Porsche 911 Carrera Air Conditioning Maintenance and Recharge

Time:

1 hour1 hr

Tab:

$25 to $750

Talent:

**

Tools:

Air conditioning pressure gauge, specialized AC equipment

Applicable Models:

Porsche 996 Carrera models (1999-05)
Porsche 997 Carrera models (2005-12)

Parts Required:

R134a recharge kit

Hot Tip:

Don't use non-134a replacement refrigerant

Performance Gain:

Better cooling during the summer months

Complementary Modification:

Replace main accessory belt

On any car, the AC system is a complicated beast. This project is not intended to be a repair manual for your AC system, but to serve more as a guide on how the system works and the maintenance involved with its upkeep.

Almost all air conditioning systems work on the theories of thermodynamics, whereby heat flows from a warmer surface to a colder one.

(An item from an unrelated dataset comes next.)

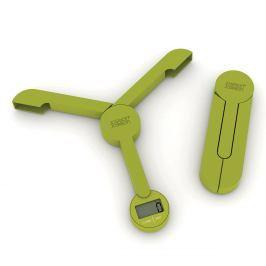 Joseph Joseph Skládací digitální kuchyňská váha zelená TriScale™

Heat from inside the car is transferred to the cold metal fins of the evaporator. The refrigerant in the system picks up the heat from the evaporator and takes it to the compressor. The gas is then pressurized, which concentrates the heat by raising the temperature of the refrigerant gas. The gas is then sent to the condenser. The condenser cools the refrigerant and turns it back into a liquid from a gas. The liquid is then sent to the receiver-dryer, where any water vapor that may have formed in the system is removed. The receiver-dryer also acts as a storage container for unused fluid. From the receiver-dryer, the liquid flows into the expansion valve, which meters it into the evaporator located inside the car. Here the liquid absorbs heat and becomes a low-pressure gas. This evaporation, or boiling of the refrigerant, absorbs heat just like a boiling pot of water absorbs heat from the stove. As heat is absorbed, the evaporator is cooled. A fan blows air through the evaporator and into the cockpit of the car, providing the cooling effect.

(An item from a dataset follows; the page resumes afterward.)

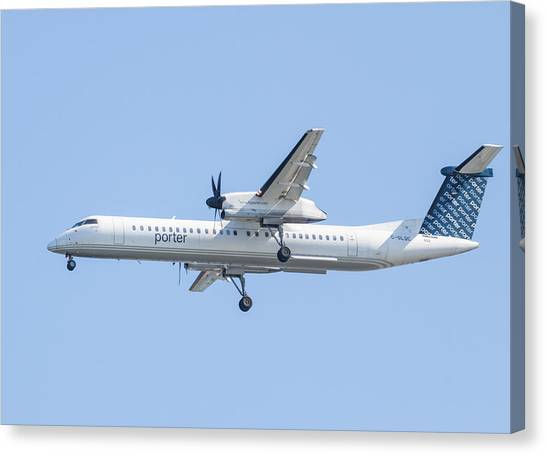 Porter Airlines Canvas Print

The compressor pumps the refrigerant through the entire system. An electromagnetic clutch on the compressor turns the AC system on and off. In addition to cooling the car, the system also removes water vapor from the ambient air via the cooling process. It is not uncommon to find a small puddle of water underneath your car from the condensation of the air conditioning system. A thermostat control on the evaporator keeps the condensation in the evaporator from freezing and damaging the unit.

So what can be done to maintain and protect the system from deterioration? First and foremost, the air conditioning system should be operated at least once a week if the outside temperature is above 50 degrees Fahrenheit. This will circulate the refrigerant in the system and helps keep all the seals in the system from drying out. Most failures are caused by refrigerant leaking out of the system and can be prevented by making sure that the system is run frequently.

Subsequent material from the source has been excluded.